The report from JASON, an advisory group that consults with government on science and technology issues, asserted that "EHRs and health information exchanges (HIEs) are currently woefully inadequate in what they provide to health care professionals," and advocated moving to a common markup language, common data standards and a library of open APIs to give third party developers access to existing systems. The report also advocated eventually moving to a "unifying software architecture for the exchange of health information" that would allow for encrypted provider and patient exchange of and interaction with health data.

But the blue sky vision of the JASON report clashes with the reality of the existing medical records ecosystem, according to working group co-chairs Dr. David McCallie, senior vice president of medical informatics at EHR vendor Cerner, and Dr. Micky Tripathi, CEO of the Massachusetts eHealth Collaborative.

They're advocating a "loosely coupled architecture" that isn't centrally controlled or imposed at a high level of detail by ONC or other regulators. Instead, they say, standardized data elements and standards-based APIs will allow third party developers access to EHR platforms while allowing vendors to validate services that want trusted access to their data.
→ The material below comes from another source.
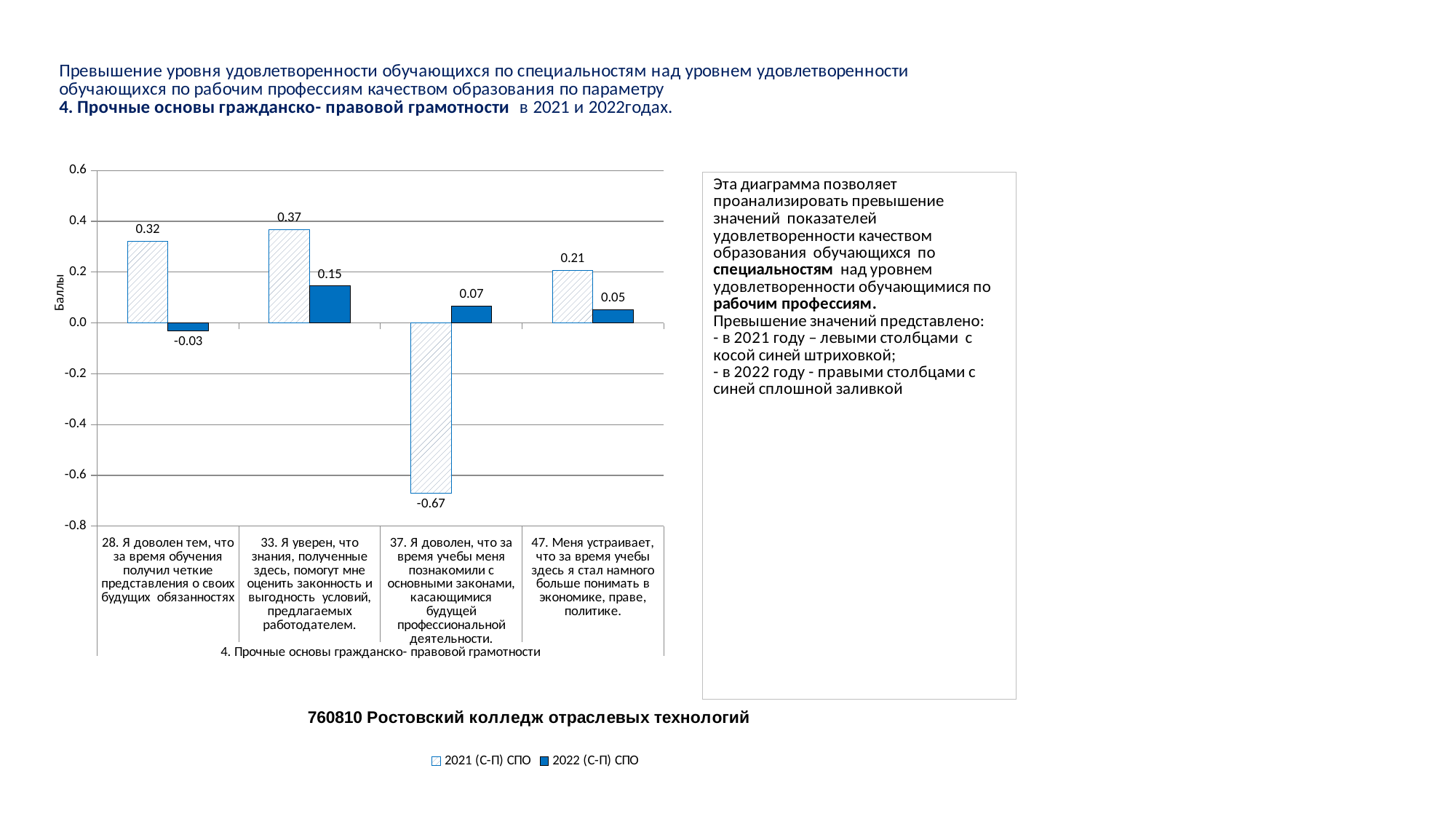
Which category has the lowest value in the 2022 (С-П) СПО series? 28. Я доволен тем, что за время обучения получил четкие представления о своих будущих обязанностях What type of chart is shown on the slide? bar chart What is the label of the vertical axis? Баллы What is the difference between the 2021 and 2022 values for category 33? 0.22 What is the value of the 2021 (С-П) СПО series for category 28 (Я доволен тем, что за время обучения получил четкие представления о своих будущих обязанностях)? 0.32 What is the value of the 2021 (С-П) СПО series for category 37? -0.67 How many categories (questions) are shown on the x axis? 4 Which category has the highest value in the 2021 (С-П) СПО series? 33. Я уверен, что знания, полученные здесь, помогут мне оценить законность и выгодность условий, предлагаемых работодателем. How many series does the legend list? 2 For category 47, which series has the larger value, 2021 (С-П) СПО or 2022 (С-П) СПО? 2021 (С-П) СПО What is the value of the 2022 (С-П) СПО series for category 37 (Я доволен, что за время учебы меня познакомили с основными законами...)? 0.07 What is the name of the second series in the legend? 2022 (С-П) СПО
Increased adoption by medical providers of certified EHRs since work on the JASON report started has "created greater demand for interoperability than I think was the case 18 months ago," Tripathi said.

But not everyone is sanguine about the industry's ability to establish true interoperability simply because there is a market for it.  

"I think this sense that people will, for goodwill purposes, make the decision to make their data easy for other vendors to utilize has not been proven by the marketplace so far, other than perhaps in the open source community, " said Dr. Terry Cullen chief medical information officer at the Veterans Health Administration, which has an ex officio seat on the Health IT Policy Committee.

The government so far has encouraged adoption of EHRs and encouraged vendors to meet operational standards through a carrot and stick approach. The carrot, $24 billion in subsidies authorized under the 2009 Health Information Technology for Economic and Clinical Health (HITECH) legislation that was part of the economic stimulus measure, is exhausted. The stick, for providers, comes when failure to demonstrate "meaningful use" of EHRs will hinder their ability to get compensation from large government payers like Medicare and Medicaid.

The government's leverage over vendors is to include interoperability standards in the third stage of Meaningful Use certifications, which take effect in 2017. The JASON report, which was released in November 2013, advocated just this approach, saying that "now is the time to define such an architecture, leveraging the opportunity to specify CMS Stage 3 Meaningful Use requirements to drive implementation."

However, the clock might be running out on this approach. A notice of proposed rulemaking on Stage 3 meaningful use is due out by the end of the year, and work is well underway. The task force sees Stage 3 regulations as "one of many levers" to move the needle toward fully interoperable systems, but not the only one.